[Task instructions]: Carry on the Point Wilson tide-watching passage below, starting right after its final sentence.

Crazy as it sounds...

On Sunday I walked out to Point Wilson, as far as the pile of big rocks at the end, until I got cut off by the tide. (I'd really like to make it out there when the tide's low, so that I can round the point and walk west, along the north beach, too.) Once there, I climbed nearly to the top of the rocks and found a good (if cold and damp) perch for watching the waves. After doing this for awhile, I confirmed what I thought I saw the other day-- that some of the waves were moving sideways-- was not an illusion! Previous to perching on that rock, when I'd still been walking, at 100 yards or so short of the Point, I noted that the waves were coming in crooked. But then as I moved near the Point, I realized that whole patches of the surface were not coming forward as waves, up onto the beach (even when they formed, which happened far less often than in every other place on the beach), but were in fact as they swelled heaving north.

Here's the appropriate bit that I wrote in my notebook while sitting on the rock:

It's complicated, I suppose, because the beach curves as it approaches and then rounds the Point, until it starts going west rather than north. But more important, probably, is that the tide is going out, which means that Puget Sound is being pulled out into the Pacific. In Admiralty Bay, that means the water is being pulled north. But round Point Wilson (which I can't see for myself from here but certainly do know), that means the water is getting pulled west. Anyway, sitting here on the rocks, I can see very clearly that a huge, nearly flat patch of sea swelling with incipient waves that never come to anything is indeed moving sideways! What an incredible sight! No wonder it made me dizzy, when it took me unawares!

*
I went back on Tuesday afternoon, to take another look at what the water was doing near Point Wilson. Here are my notes:

It's a cold, brilliantly sunny day. Mt. Baker in all its massy snowy glory is stupendous. I'm sitting near where I sat on Sunday afternoon, only on a log, not a rock. That's because the rock I occupied on Sunday is still covered with water. The water is too high yet to walk south along the beach, since at high tide the water in places reaches right up against the bluff, so I've walked out to Point Wilson again. On the beach to the north there's plenty of leeway.

There isn't much surf today, but here at the tip of Point Wilson, where the waves come in at an angle to the beach and meet a clutter of rocks, there's considerable churning and plenty of foam. But wait! I've just realized that the tide hasn't yet turned! I'd been assuming that the tide had just turned and was starting to go out. But staring at the water, I can see very clearly that that flat patch of water that moves sideways is moving south, not north! It must be almost at the top of high tide. (Really must get a tidetable.) Yes, it's very clear now. The water that moves sideways is moving right rather than left. Presumably if I sit here for a while longer I'llsee the tide turn. (But with the wind whipping around the Point, and with my having worn my rain parka rather than my wool coat and left my scarf behind because the warmth of the sun in my apartment deceived me, it's damned cold, even sitting in the sun.)

[Saved entries]:
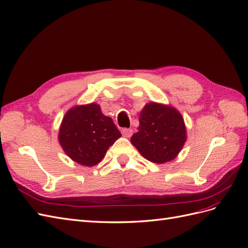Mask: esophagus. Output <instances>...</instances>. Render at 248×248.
Returning a JSON list of instances; mask_svg holds the SVG:
<instances>
[{
	"label": "esophagus",
	"instance_id": "obj_1",
	"mask_svg": "<svg viewBox=\"0 0 248 248\" xmlns=\"http://www.w3.org/2000/svg\"><path fill=\"white\" fill-rule=\"evenodd\" d=\"M122 134H123V136H124V137H125V138H130V137L132 136L133 131H132L131 129H123V130H122Z\"/></svg>",
	"mask_w": 248,
	"mask_h": 248
}]
</instances>
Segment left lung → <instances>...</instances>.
Returning <instances> with one entry per match:
<instances>
[{
	"label": "left lung",
	"instance_id": "obj_1",
	"mask_svg": "<svg viewBox=\"0 0 248 248\" xmlns=\"http://www.w3.org/2000/svg\"><path fill=\"white\" fill-rule=\"evenodd\" d=\"M137 130L132 144L145 159L158 164L172 161L187 140L184 118L170 105L146 104L140 112Z\"/></svg>",
	"mask_w": 248,
	"mask_h": 248
}]
</instances>
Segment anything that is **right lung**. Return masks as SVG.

[Written answer]:
[I took the picture to the left while sitting on one of the big rocks.]

I've been watching a man walking on the top of the rocks (coming from the other side of the Point) set up a tripod with an industrial-strength camera. (It's digital: I can see the viewfinder. But is it a movie camera, or one for taking stills?) He's got the camera facing Mt. Baker. Ah, now he's pivoted it toward Rainier, which is pale in the hazy distance. But then almost immediately swung it back into its previous position.

Looking back at the water, I see that the currents are now looking very weird. Is the tide about to turn? It's as though the water is confused; the wind can't be helping-- it's blowing south, mostly. But most of the water is still moving north (though there are big areas, further out, that are not). There's a lot of chop further out, suddenly-- dark blades of water without much foam, appearing and then dissipating. I wish I'd brought the binoculars. Could the guy with the camera be focusing on marine life of some sort? That would explain why the barge is hugging the opposite shoreline. Tom says that when he left me here on Nov. 22 and was taking the Bainbridge ferry to Seattle, the captain announced there was a pod of Orca whales visible from the ferry.

*

As I walked back, it became clearer that the tide had turned while I was sitting on the log, watching. Some of my footprints in the sand had been partially washed away, leaving just faint indentations. Perhaps the oddest thing I saw was a very brief surge that died as quickly as it had arisen, where long, unbroken waves formed to a height of about three feet. And then the water became nearly flat again, forming wavelets measurable in inches rather than feet. So many mysteries...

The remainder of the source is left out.